We went back on board ship with them at nightfall where we were treated once again to the delights of cooking which we had so long missed. We were like children and only for the sake of Juniour I think did we contain ourselves. We nevertheless had a hearty meal which none enjoyed more than Juniour to his and our great pleasure. Similarly the drinks both cold and hot were inexpressibly delightful but restraining ourselves as much as possible as much for Juniour's sake as well as our own and so as not to offend all the others present.
 
We slept on board before being invited to join them or return to our current existence, on the following morning.
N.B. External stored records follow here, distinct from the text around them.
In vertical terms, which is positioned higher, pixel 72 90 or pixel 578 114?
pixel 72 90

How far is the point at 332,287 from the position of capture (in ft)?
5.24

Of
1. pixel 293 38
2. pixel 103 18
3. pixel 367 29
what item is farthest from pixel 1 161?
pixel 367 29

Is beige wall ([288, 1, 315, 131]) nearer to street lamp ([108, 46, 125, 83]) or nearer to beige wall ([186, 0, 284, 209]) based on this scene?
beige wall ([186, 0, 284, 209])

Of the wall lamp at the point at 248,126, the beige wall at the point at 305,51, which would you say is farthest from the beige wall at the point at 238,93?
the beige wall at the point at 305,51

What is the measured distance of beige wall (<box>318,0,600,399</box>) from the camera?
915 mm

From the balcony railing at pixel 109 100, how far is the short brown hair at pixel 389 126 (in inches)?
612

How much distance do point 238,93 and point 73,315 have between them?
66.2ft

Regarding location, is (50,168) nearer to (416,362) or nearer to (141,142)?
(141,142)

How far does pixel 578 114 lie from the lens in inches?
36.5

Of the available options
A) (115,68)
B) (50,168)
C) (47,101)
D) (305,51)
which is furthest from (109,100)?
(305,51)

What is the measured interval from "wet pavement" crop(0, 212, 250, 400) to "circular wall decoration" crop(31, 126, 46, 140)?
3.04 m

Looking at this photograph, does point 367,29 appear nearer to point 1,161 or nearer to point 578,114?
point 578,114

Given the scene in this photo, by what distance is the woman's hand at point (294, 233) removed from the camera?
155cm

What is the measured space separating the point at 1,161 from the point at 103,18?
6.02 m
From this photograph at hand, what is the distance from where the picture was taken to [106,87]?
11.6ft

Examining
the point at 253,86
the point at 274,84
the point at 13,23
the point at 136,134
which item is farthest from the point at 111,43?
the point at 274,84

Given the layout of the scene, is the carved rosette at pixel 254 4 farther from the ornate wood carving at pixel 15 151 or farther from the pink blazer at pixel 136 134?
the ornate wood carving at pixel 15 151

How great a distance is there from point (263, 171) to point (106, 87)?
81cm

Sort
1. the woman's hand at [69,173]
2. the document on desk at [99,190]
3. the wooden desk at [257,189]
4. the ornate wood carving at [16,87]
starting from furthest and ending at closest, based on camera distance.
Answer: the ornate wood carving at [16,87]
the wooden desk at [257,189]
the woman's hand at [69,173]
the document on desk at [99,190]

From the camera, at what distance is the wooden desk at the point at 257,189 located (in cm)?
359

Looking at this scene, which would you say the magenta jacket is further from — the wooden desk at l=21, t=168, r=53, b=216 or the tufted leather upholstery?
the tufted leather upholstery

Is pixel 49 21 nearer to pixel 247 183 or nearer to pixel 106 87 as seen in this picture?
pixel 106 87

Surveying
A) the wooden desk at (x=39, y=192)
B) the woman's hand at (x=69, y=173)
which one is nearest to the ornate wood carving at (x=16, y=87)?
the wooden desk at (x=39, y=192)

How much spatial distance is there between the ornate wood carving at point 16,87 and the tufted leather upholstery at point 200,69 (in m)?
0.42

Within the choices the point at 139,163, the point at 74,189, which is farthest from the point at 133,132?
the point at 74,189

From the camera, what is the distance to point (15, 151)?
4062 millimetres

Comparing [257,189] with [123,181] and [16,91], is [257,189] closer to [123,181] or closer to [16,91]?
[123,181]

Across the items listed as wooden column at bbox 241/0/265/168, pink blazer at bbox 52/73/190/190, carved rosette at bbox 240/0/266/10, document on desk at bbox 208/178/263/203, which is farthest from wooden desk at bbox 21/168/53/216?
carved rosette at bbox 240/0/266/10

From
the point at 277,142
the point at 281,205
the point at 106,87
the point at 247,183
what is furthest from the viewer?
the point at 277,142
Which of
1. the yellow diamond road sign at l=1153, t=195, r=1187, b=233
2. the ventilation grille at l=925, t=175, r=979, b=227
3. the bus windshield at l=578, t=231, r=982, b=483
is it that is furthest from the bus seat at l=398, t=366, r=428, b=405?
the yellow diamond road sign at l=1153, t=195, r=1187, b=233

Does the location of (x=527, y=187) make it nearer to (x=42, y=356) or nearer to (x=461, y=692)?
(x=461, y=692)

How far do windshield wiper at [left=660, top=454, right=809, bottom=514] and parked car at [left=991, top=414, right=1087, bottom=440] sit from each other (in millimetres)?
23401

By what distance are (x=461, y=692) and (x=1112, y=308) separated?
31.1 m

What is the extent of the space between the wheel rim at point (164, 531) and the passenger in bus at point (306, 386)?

This very gracious offer of a choice without pressure we were very grateful for and we asked to be allowed  to return to shore where we would make up our minds. This we did and we made our way back to camp. We still called it camp even though it had become our permanent, fixed place of abode for many years now.
 
We met up with our friends who had been drawn to our camp by the sound of the ship's horn. They had stayed the night waiting and wondering what had become of us.
There was a discussion about what they should do and we did not make up our own minds in the process. As we were sure the ship would gladly accept our friends too if they wanted to go we assured them of this.
They looked at the way it could go.They and we ourselves joined in this exchange, weighed the pros and risks of this trip and soon they were excitedly making their way along the path to the bay while we remained behind to think about our own life.
 
After about five or six hours they returned loaded up with supplies that were graciously given to them and they returned to their camp to ponder their life. The ship would remain at anchor for three days, till we decided what to do.
 

8.


"Look up, your salvation is at hand!"